Interactions of talk track

Michael Allan mike at zelea.com
Fri Nov 30 05:07:39 EST 2012


Hi Thomas,

> Unstaging it doesn't work in polls with no messages at all right!?
> ...

Currently no.  But if sticky staging is fully implemented in the talk
track, then yes.  So I stage a message:

         Hello there, blah blah blah
             ----------X----------------

Then I stage a poll without messages.  The track is filtered to empty.
But the old message is still staged and therefore still shown in the
track, despite filtering:

         Hello there, blah blah blah
                                     X

So the user can click on the lone tracked message (X) to unstage it:

         Sys/p/sandbox
                                     -

> ... What I don't like about it, is simply, that the message takes
> the space of the poll-name and you don't know, where you are
> anymore.
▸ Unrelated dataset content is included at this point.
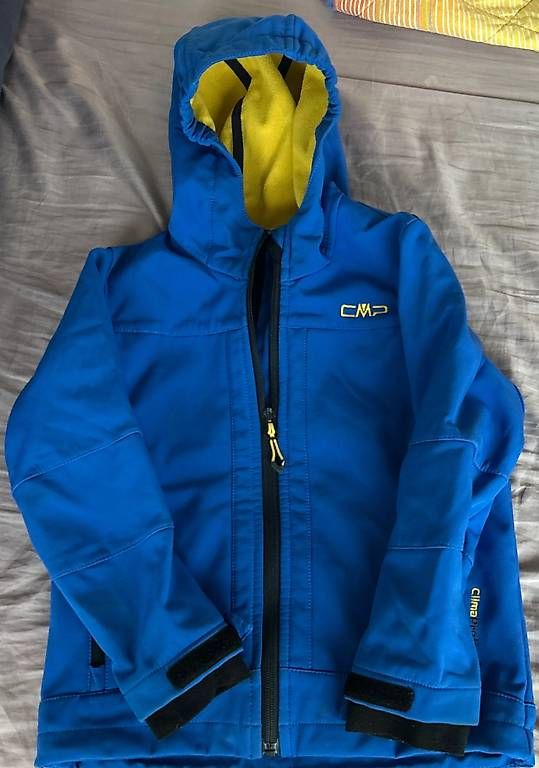 Vestes & Manteaux: Softshell cmp taglia 110 – D'occasion à Tesserete par l_m_n67r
But I think I understand your point too: the user is more
> in control.

When the message is unstaged, the hidden poll name reappears (as
above).  The user may then restage the message (clicking on -), or
leave it unstaged.

Maybe this is not ideal, but it should at least work.
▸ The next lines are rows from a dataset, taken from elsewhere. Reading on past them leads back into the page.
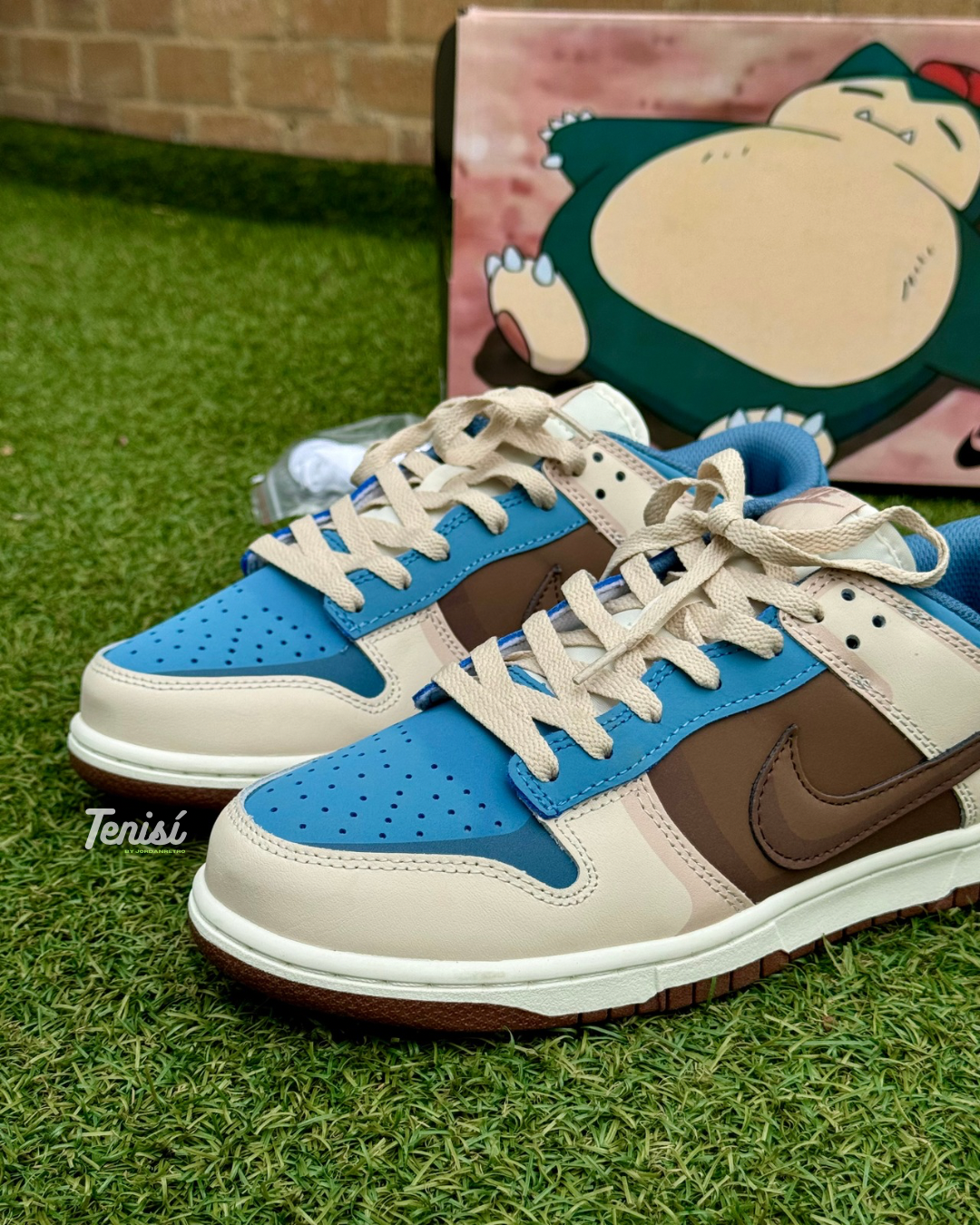 Nike Dunk “Snorlax” (Pokémon Sample)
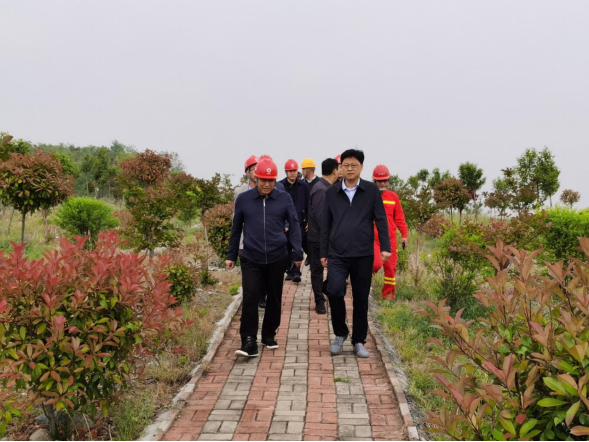 “時(shí)不我待、只爭朝夕”市產(chǎn)業(yè)集團全力推進(jìn)涉案企業(yè)復工復產(chǎn)和我市重大項目建設工作459.png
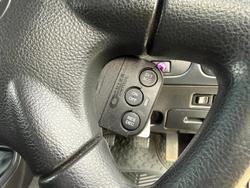 2010 Nissan Navara ST-R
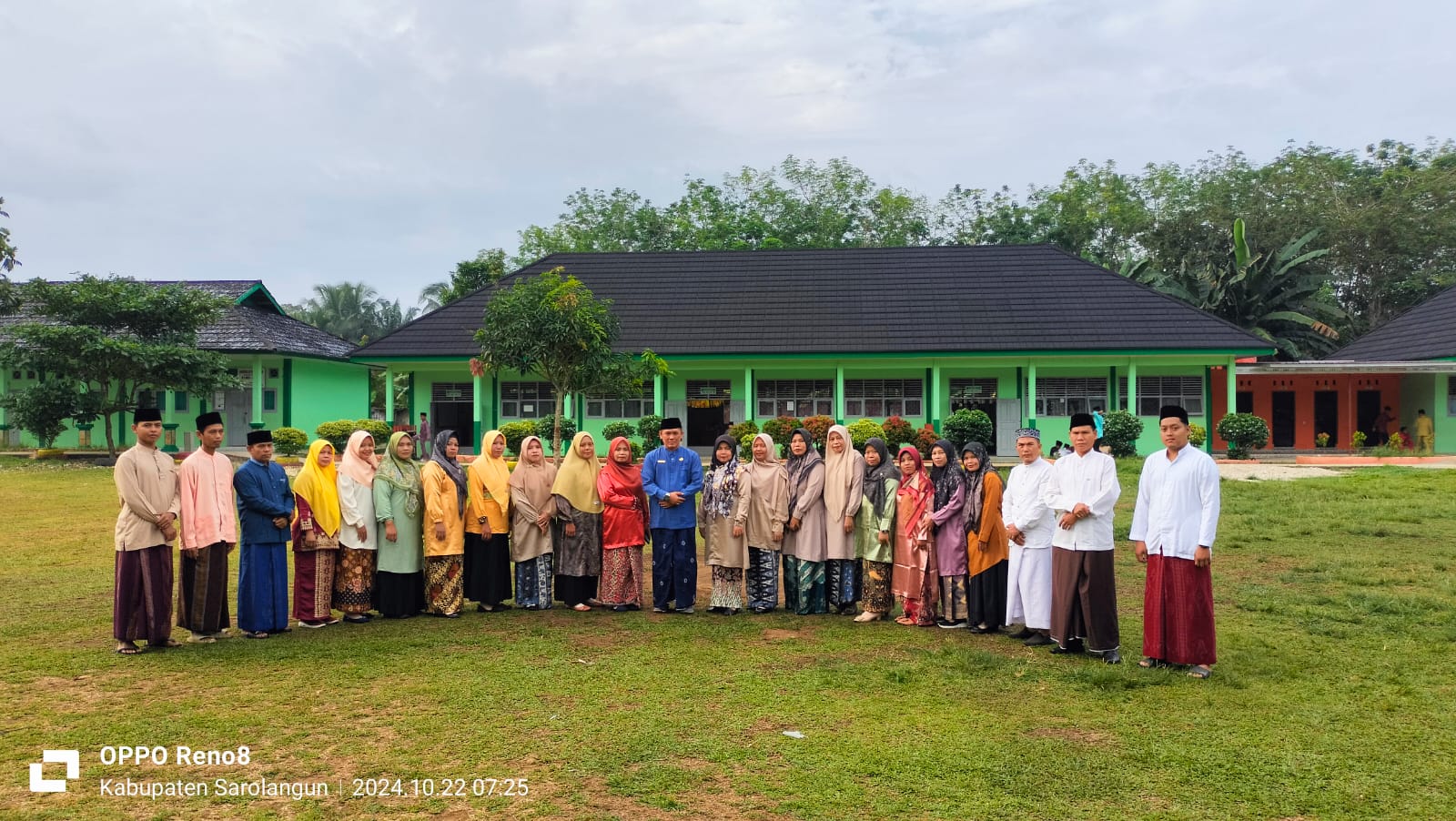 MTsN 4 Sarolangun Ikut Memeriahkan Semarak Hari Santri Nasional 2024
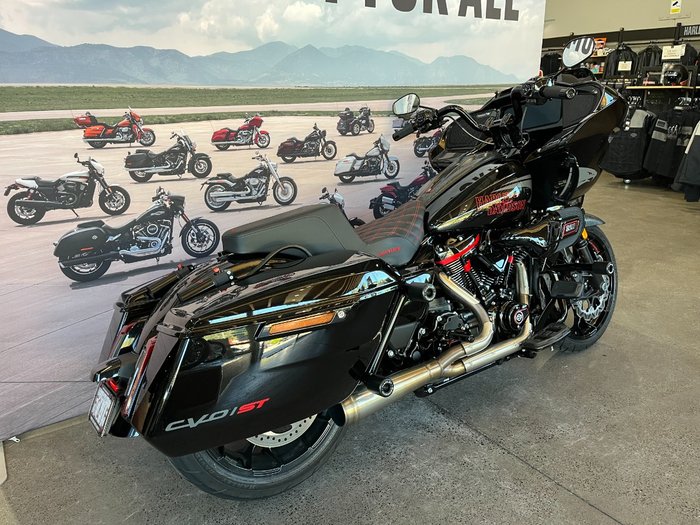 2024 Harley-davidson FLTRXSTSE CVO RD GLIDE ST 121 RAVEN METALLIC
It looks like the vote track needs this, too.  Currently when an actor
is staged in the vote track and the poll is unstaged, the track
empties and there's no way to unstage the actor.  He hangs around like
Banquo's ghost.  I've tasked a fix for this.  (Generally a prop should
not allow us to do stuff (like staging or unstaging) unless it also
allows us to undo it.)

> Wow, how difficult is this to code? How long would it take? I think
> I like it, but I'm a bit afraid, it might be too much happening for
> the eyes.

The thing I find difficult (or puzzling) is the geotrack.  Initially
it must cover the globe down to the level of cities (deeper later).  I
don't know yet where all that geodata will come from.  (Do we enter it
ourselves?  Do we reuse an existing database?)  Altogether, the
geotrack is likely to be fairly expensive (like the vote track), but
(like the vote track) it'll be useful for other things too, not just
talk lighting.

Talk lighting might fail, e.g. because it's too flashy (as you say).
But we can probably afford to experiment with it because (itself) it
isn't expensive.

So I had this tasked for my next job.  But lately I've been thinking
the Metagov intro banner is a higer priority.  We have an opportunity
there and should probably move on it ASAP.  Right?  (I wanted to talk
about this, but I need to find a new headset first.  My old one died.)
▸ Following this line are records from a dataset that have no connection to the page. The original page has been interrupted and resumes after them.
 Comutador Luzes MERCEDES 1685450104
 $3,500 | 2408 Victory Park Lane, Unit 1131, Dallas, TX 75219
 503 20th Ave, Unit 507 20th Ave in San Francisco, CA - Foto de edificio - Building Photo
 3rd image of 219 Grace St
> > (2) Another problem is to reveal the talk track's internal
> > information in useful ways.  Maybe the acid test for this is to
> > quickly find a given message in the track, like we can find a poll
> > in the poll track.  Then we'd know the information is shining
> > through.
> 
> Can you anchor a certain voter and let all messages related to him
> light up? That would make searching for messages quite easy.

I think it already does that for actor, poll and combinations of the
two (position).

I hit a bug when testing the actor filtering.  Crossing user pages,
the first user is carried over to the second user's page.  (That's my
own bug, so I'll fix that.)

> > (3) We're poorly connected to discussion media, the best of which
> > aren't web based.  Our diff URLs are good rope bridges for some
> > media, but they only work at the exit.  We put a welcome mat at
> > the entrance, but it's actually hard to get in. ...
> 
> Well, private mails and voice are somehow not in the interest of
> your voters and their voters etc., because of their
> intransparency. So there is a draw to public lists and forums, isn't
> it?

Yes, but even public lists are mail based.  Most have web archives,
but that's not where subscribers read the messages.  They read them in
mail readers (like Thunderbird).  But mail readers don't normally run
live software (e.g. JavaScript) like web browsers do, so we can't push
a Votorola UI into a mail message as easily as into a web page.  All
we can push is a diff URL.  (Thankfully we can do at least that much!)
Doing more would require coding an extension for each brand of mail
reader (Thunderbird, Eudora, Mutt, G-mail, etc) to run our UI.  We can
eventually do that (also for phones, desktops, and such), but it's too
expensive for starters.  So we have:

   * Voice and mail networks (good for discussion)
   * Web networks (good for drafting and starter UI)

Our aim is to support discussion but our support UI runs on the web.
But that's good enough for starters.